Censure

Affaire Kassory et Cie. Les avocats mettent le procureur Touré sur le banc des accusés

Le procureur spécial près la Cour de Répression des Infractions Économiques et financières (CRIEF), a été au centre d’une conférence de presse animée ce lundi par le pool d’avocats chargé de défendre les anciens ministres d’Alpha Condé qui sont en prison.

A tour de rôle, les avocats ont relevé des irrégularités dans la procédure menée par le procureur.

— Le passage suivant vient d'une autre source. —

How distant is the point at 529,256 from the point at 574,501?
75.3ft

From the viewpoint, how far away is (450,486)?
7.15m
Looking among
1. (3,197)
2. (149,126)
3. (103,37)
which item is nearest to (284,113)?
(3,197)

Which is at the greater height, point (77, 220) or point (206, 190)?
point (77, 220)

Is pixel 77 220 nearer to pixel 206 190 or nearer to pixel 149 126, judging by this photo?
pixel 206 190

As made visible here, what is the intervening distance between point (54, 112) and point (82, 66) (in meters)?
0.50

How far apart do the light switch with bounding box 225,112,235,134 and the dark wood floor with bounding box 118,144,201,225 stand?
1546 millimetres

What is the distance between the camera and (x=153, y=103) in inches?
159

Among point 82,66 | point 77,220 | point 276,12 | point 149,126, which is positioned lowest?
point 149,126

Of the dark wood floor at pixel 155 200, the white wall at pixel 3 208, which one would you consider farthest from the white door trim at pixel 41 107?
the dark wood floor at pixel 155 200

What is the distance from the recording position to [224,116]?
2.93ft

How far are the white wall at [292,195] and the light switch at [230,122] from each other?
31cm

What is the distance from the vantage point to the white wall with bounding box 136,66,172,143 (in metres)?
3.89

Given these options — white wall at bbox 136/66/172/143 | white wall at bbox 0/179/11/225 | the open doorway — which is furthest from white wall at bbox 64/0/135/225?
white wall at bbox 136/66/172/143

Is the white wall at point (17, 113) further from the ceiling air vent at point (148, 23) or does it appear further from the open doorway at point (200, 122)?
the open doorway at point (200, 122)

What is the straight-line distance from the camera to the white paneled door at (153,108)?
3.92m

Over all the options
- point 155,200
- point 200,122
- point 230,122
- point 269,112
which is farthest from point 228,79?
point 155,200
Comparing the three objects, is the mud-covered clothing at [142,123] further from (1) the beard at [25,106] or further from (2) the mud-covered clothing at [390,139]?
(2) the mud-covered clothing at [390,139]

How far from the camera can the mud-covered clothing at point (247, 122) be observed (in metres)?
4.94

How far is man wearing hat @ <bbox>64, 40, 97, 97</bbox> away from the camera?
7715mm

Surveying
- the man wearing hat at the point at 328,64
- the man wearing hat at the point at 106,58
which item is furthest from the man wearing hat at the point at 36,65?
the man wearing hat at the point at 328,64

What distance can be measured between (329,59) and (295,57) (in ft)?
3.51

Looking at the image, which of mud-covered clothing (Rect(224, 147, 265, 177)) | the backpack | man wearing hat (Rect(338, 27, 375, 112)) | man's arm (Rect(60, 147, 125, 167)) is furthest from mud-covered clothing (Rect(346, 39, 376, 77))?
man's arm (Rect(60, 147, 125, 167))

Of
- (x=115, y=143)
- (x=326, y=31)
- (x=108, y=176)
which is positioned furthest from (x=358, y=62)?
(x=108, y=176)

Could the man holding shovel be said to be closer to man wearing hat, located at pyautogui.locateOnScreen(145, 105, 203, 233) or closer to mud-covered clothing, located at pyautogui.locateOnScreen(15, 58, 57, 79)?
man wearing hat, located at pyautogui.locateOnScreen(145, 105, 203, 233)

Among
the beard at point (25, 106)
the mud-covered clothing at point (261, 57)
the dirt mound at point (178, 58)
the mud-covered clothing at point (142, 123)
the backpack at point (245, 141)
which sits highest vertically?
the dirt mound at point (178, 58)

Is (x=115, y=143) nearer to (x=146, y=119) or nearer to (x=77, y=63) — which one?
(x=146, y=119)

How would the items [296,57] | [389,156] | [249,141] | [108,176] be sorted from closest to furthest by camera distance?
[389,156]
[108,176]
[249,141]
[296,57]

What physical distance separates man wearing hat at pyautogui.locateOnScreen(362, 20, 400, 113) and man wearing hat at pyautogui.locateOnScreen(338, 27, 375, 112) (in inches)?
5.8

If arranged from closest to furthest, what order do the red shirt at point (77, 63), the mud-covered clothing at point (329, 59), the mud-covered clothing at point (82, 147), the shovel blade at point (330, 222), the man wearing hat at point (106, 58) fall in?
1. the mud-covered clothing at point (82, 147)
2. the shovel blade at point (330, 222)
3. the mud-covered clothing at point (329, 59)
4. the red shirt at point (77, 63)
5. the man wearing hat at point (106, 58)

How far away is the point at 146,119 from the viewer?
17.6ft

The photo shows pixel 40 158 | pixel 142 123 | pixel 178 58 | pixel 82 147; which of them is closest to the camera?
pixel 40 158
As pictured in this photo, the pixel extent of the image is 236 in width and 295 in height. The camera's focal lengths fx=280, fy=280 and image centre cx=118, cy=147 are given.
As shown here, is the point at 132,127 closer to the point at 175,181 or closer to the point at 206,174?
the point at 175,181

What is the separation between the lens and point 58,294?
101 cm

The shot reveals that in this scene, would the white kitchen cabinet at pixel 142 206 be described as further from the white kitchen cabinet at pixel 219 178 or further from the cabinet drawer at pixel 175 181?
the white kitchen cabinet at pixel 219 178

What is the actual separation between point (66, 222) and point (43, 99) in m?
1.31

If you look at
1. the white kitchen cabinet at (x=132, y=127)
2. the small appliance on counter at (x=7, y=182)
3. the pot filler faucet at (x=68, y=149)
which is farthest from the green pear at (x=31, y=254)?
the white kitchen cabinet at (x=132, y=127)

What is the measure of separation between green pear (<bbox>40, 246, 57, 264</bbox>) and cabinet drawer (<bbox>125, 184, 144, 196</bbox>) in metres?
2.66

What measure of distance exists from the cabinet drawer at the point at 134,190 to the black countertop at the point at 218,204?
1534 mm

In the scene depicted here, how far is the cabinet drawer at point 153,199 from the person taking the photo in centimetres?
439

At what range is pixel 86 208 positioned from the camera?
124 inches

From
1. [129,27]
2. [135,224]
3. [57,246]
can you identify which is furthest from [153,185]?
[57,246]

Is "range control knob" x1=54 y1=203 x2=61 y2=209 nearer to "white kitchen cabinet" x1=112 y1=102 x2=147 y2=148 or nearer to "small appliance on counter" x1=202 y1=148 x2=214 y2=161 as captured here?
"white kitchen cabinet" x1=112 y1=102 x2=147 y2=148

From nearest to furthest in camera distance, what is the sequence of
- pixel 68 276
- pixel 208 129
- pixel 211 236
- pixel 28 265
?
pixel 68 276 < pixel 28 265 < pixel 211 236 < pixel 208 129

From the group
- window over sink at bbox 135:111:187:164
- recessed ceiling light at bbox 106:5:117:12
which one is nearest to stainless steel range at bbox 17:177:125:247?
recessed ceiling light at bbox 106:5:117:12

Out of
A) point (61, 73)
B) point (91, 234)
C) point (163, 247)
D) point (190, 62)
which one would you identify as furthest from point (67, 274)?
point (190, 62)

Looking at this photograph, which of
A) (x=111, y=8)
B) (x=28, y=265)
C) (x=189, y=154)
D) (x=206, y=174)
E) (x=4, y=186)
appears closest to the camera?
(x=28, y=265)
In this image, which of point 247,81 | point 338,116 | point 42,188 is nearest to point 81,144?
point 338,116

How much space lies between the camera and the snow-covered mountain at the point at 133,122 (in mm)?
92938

Nous demandons que le mandat de dépôt soit levé

Selon Me Ousmane Sèye, avocat à Dakar, l’un des avocats du premier ministre Kasory, le procureur s’est trompé de rôle. « Pour les personnes poursuivies sur la base de lois spéciales, le procureur n’a pas la qualité ni la compétence de diriger des procédures contre elles sur la base de la flagrance et de décerner mandat de dépôt. Qu’est-ce que cela veut dire ? Cela veut dire que ces personnes-là sont incarcérées sans base légale ; donc sont séquestrées. Nous demandons que le mandat de dépôt soit levé. Aujourd’hui le procureur a martelé qu’il essaye de contraindre nos clients à rembourser. Donc il les a déjà jugés. Et mieux, il veut que ces personnes remboursent sans que ces personnes ne soient condamnées. C’est extrêmement grave. La violation de la présomption d’innocence. Il a parlé de son dessaisissement. Il nous a dits, j’ai poursuivi sur la base de la flagrance. Après il y avait impossibilité du tribunal de se réunir, j’ai transféré le dossier à nos juges d’instruction. Là aussi, je crois que c’est la méprise procédurale. Parce qu’il n’appartient au procureur quand il est saisi, de renvoyer ou de ne pas renvoyer. Quand le procureur est saisi en matière de flagrant délit il doit immédiatement saisir le tribunal. Et quand le tribunal est saisi, mais le procureur est dessaisi. En droit les mots ont leurs sens. Quand la loi dit que si le tribunal est dans l’impossibilité de se réunir, cette impossibilité doit être motivée. Cela renvoie à la force majeure… Il oublie qu’il a mis des gens sous mandat de dépôt et que le procureur lui-même ne peut pas mettre une personne sous mandat de dépôt pour le compte du juge d’instruction. Le procureur est partie au procès comme nous les avocats. Ce qu’il fait, c’est faire un réquisitoire pour demander au juge d’instruction de décerner un mandat de dépôt. Et ce réquisitoire ne lie pas le juge d’instruction. En décernant un mandat de dépôt et en demandant au juge de continuer et d’ouvrir une information, est une violation expresse et manifeste de la loi. Tout ceci pour dire quoi ? Que c’est un acharnement contre des personnes ; qu’on a violé volontairement la loi ou qu’on est dans une ignorance parfaite », a expliqué Me Sèye.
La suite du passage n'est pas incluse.